=== Given records ===
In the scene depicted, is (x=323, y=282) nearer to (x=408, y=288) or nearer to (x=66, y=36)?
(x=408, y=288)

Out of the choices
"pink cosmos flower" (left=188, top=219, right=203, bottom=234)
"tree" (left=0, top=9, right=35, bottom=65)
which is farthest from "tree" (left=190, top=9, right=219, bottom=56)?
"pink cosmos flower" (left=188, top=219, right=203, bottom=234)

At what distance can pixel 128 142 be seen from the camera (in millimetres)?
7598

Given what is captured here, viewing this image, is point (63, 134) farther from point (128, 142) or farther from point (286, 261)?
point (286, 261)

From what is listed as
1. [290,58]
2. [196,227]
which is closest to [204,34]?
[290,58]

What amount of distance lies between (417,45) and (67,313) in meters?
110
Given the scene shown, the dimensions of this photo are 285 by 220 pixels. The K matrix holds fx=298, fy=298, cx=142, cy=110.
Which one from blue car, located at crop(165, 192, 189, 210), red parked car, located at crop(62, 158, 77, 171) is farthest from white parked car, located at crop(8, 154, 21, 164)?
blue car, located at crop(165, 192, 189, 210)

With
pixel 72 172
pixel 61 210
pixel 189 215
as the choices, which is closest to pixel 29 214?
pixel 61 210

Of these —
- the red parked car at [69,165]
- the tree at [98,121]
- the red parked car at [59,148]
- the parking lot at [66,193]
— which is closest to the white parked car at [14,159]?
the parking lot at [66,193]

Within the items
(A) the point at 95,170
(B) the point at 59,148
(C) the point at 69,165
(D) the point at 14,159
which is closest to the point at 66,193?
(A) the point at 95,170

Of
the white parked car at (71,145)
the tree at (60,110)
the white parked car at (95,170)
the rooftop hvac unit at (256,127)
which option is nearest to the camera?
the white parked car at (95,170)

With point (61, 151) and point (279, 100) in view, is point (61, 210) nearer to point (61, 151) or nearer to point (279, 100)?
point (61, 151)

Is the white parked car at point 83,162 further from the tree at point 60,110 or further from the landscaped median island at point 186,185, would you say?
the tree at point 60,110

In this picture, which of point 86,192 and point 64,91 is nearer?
===
● The exercise
Repeat the data word for word, starting at the line that contains "With point (61, 151)" and continuing to the final line of the data.

● Task result
With point (61, 151) and point (279, 100) in view, is point (61, 210) nearer to point (61, 151) or nearer to point (279, 100)?
point (61, 151)

Is the white parked car at point 83,162 further from the tree at point 60,110 or further from the landscaped median island at point 186,185, would you say?
the tree at point 60,110

In this picture, which of point 86,192 and point 64,91 is nearer?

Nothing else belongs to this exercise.